2011-12-30 / Columnists


The Wave management and staff want to wish our readers and our advertisers a very happy and healthy New Year. Remember to stay safe if you are going to be on the road for New Year’s Eve and that a designated driver is always a good idea.

Despite the fact that the media has reported that the 100 Precinct in Rockaway is the most crime-ridden in New York City, at least based on an incorrect interpretation of endof year statistics, it is clear to those who live in Rockaway that the real crime wave exists in the 101 Precinct, on the eastern end of the peninsula, with incidents of commercial robberies, shooting incidents and a rash of thefts of electronic equipment on the A Line. Employees in two Far Rockaway stores were busted last week in a police sting that netted dozens of people who were knowingly buying stolen high-end electronics such as iPads and iPhones and then selling them in their stores for $50 or $100. We’re sure that those arrested are going to argue that they did not know the goods were stolen, but when undercover officers went to the stores, they clearly told the workers that it was stolen property.

The polls for New York City mayor in 2013 have begun and the first findings are interesting. Police Commissioner Ray Kelly topped the list with 24 percent. Council Speaker Christine Quinn was tied for second with “Don’t Know” at 18 percent. Brooklyn Borough President Marty Markowitz (13 percent), former City Comptroller William Thompson, who lost to Mayor Bloomberg last time (7 percent), present City Comptroller John Liu (9 percent), Public Advocate Bill de Blasio (6 percent) and Manhattan Borough President Scott Stringer (5 percent) follow. Of course, nobody knows whether Kelly wants to run or even for which party he would run.

The political differences between our two Congressmen was seen in the recent vote on renewing the tax credit and federal unemployment payments. All of the Democrats, including Gregory Meeks, voted against the bill, which called for the Senate to redo a bipartisan agreement that had already been worked out. Eight Republicans, embarrassed that they were going back on an agreement made by the party’s leaders, voted with the Democrats. All the other Republicans, including Bob Turner, voted in favor of the motion, which would have effectively ended unemployment benefits at six months and cost every worker about $1,000 in extra taxes over the next year. In addition, doctors seeing Medicare recipients would have seen a 27 percent cut in their reimbursement. The hue and cry over the fact that Congress could not get it done forced the Republicans to give President Barack

Obama a victory and the GOP quickly came into line and voted for the proposal two days later. The workers at the new Aqueduct Racino in South Ozone Park, which has drawn thousands of Rockaway gamblers in its first months of operation, have voted to unionize. As part of the deal for getting the property, Genting New York had to agree to allow the workers to unionize should they choose to do so, and they did. The union and Genting will now have to sit down and knock out a contract, but it should be easy to do because the casino has raked in $70 million since opening last October.

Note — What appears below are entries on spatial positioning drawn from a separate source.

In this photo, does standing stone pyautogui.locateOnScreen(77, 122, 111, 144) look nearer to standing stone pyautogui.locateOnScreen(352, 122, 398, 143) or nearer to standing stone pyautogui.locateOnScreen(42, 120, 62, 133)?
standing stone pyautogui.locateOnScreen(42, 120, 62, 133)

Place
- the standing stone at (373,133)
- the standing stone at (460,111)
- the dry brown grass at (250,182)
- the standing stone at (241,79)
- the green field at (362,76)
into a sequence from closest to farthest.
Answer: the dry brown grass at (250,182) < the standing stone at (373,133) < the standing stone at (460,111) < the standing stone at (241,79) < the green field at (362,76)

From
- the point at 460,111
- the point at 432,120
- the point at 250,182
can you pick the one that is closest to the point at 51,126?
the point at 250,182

We were surprised when we were shopping on Beach 129 Street that neither Plum Tomatoes nor its adjourning store, Bon Appetit, had signs designating their restaurant grade. The city’s Department of Health mandates that every restaurant place a sign in the front window. While some might designate “Grade Pending,” every restaurant has to have a sign. Wondering about the lack of any sign, we emailed the Department of Health and then followed the email with a call. The problem grew when we went onto the agency’s website and found that neither was in its database. It was as if they did not exist. We waited a week and then tried again to get some information from the DOH. At that point, we were asked if Plum

Tomatoes was really a restaurant. Perhaps it was a grocery store, which is regulated by a state agency? We told them that it was definitely a restaurant and that Bon Appetit sold both meat and fish dinners that it cooked on site, as well as side dishes. Last week, Plum Tomatoes popped up on the DIH database, and it turned out that it had not been inspected in at least ten years. Why was it not in the agency’s view all these years. No answer was forthcoming. The inspection pulled less than a week after our request for information turned up several critical problems that are now being addressed. The agency added that Bon Appetit was in fact a market, and therefore not under the purview of the DOH. ’Tis a puzzlement.

Three years ago, a group of four State Senators formed a group to take power from the Democratic majority and turn it over to the Republicans. They dubbed themselves the “Four Amigos” because three of the four were Latino. Now, three of the Four Amigos are gone from the scene. A year later, Pedro Espada was indicted for siphoning off $500,000 in funds from his non-profit. He is awaiting trial and recently lost his reelection bid. Hiram Monserrate was expelled from the Senate after a conviction for misdemeanor assault. Carl Kruger resigned last week after pleading guilty to massive bribery charges. The only one left is Reuben Diaz. Shows you what the Senate is made of.